▶ Directive:
Reproduce the entries verbatim, beginning at the line that contains "From what this" and continuing through the end of the entries. Omit the pictures from your copy.

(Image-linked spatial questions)
---

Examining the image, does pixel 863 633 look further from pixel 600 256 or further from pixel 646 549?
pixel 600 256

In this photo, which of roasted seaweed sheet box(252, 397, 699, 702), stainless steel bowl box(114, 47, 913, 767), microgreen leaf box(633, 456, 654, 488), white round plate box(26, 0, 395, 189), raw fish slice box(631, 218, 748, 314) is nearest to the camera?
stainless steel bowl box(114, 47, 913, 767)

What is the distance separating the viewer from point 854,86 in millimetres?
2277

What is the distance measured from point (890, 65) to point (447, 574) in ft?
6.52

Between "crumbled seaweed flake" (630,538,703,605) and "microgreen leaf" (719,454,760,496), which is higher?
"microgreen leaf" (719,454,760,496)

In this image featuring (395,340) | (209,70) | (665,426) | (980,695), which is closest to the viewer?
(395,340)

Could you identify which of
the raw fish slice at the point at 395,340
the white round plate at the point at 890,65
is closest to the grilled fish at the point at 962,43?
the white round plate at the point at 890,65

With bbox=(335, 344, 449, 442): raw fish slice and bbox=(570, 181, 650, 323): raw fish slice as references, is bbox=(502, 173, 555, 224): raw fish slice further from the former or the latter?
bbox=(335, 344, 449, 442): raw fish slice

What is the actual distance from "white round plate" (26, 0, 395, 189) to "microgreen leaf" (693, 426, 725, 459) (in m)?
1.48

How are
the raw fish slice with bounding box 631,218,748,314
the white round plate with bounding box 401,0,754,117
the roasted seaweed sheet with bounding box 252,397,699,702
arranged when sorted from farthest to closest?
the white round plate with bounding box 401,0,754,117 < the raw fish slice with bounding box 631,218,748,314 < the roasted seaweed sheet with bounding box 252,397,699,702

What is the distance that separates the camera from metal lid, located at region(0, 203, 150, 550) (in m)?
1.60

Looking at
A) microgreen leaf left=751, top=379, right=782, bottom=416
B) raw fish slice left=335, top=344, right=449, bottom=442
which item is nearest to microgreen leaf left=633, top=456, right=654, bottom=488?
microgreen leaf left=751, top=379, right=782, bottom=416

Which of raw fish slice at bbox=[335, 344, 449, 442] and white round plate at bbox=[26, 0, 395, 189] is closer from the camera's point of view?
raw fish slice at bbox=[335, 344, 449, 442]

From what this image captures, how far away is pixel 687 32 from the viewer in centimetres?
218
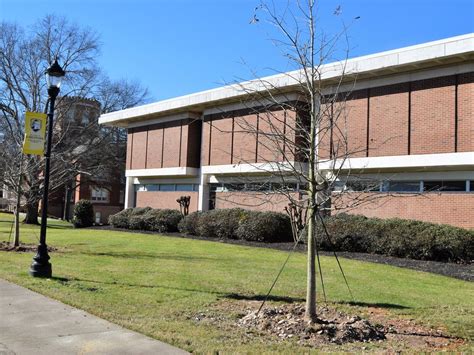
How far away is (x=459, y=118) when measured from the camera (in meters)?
18.5

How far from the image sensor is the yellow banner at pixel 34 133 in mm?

---

▶ Answer to this task:
From what this image captures, how far away is pixel 687 32 from the viewer in centimetres?
218
How far away is (x=459, y=118) when measured from the camera (in meters)?
18.5

How far from the image sensor is the yellow banner at pixel 34 133 in mm?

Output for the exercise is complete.